*Task objective*. Reproduce word for word the part of the material that opens with the line containing "Is brick foundation" and runs through the end of the material, including both ends.

———

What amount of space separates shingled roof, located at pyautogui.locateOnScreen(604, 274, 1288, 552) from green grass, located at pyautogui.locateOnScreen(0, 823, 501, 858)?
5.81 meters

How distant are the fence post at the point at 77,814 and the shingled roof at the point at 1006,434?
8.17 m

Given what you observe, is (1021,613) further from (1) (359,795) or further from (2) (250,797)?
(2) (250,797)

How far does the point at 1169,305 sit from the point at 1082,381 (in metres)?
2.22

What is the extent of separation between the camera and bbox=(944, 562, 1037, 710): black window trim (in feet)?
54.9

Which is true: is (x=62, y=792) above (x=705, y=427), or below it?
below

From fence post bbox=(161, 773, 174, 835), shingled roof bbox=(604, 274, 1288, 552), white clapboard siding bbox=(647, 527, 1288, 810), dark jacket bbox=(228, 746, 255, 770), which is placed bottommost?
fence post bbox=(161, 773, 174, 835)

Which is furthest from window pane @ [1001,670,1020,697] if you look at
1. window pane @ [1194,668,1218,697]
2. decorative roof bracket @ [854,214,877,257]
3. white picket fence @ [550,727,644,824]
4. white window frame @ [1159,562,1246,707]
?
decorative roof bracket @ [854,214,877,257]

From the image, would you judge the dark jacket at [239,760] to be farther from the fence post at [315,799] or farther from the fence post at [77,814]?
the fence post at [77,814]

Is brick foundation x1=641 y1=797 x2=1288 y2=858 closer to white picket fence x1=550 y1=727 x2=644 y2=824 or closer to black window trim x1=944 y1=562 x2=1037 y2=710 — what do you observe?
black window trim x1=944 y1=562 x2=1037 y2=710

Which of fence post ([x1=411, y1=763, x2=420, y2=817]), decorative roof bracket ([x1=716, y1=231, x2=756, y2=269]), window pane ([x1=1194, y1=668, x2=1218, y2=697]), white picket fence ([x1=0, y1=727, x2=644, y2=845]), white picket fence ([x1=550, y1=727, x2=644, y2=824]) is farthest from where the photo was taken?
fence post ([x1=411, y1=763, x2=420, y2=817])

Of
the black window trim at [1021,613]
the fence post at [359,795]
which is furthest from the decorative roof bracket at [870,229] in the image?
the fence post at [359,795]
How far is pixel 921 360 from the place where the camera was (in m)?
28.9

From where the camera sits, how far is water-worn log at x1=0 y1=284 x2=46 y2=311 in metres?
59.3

———

*The completed task*.
Is brick foundation x1=641 y1=797 x2=1288 y2=858 closer to white picket fence x1=550 y1=727 x2=644 y2=824 or closer to black window trim x1=944 y1=562 x2=1037 y2=710 — what do you observe?
black window trim x1=944 y1=562 x2=1037 y2=710

Which of fence post ([x1=411, y1=763, x2=420, y2=817]), decorative roof bracket ([x1=716, y1=231, x2=756, y2=269]), window pane ([x1=1194, y1=668, x2=1218, y2=697]), white picket fence ([x1=0, y1=727, x2=644, y2=845]), white picket fence ([x1=550, y1=727, x2=644, y2=824]) is farthest from where the photo was taken?
fence post ([x1=411, y1=763, x2=420, y2=817])

Of
the black window trim at [1021,613]
the fence post at [359,795]
which is furthest from the decorative roof bracket at [870,229] in the image?
the fence post at [359,795]
How far is pixel 921 360 from the place where the camera was (in m)?
28.9

From where the camera sits, how far is water-worn log at x1=0 y1=284 x2=46 y2=311 in metres?
59.3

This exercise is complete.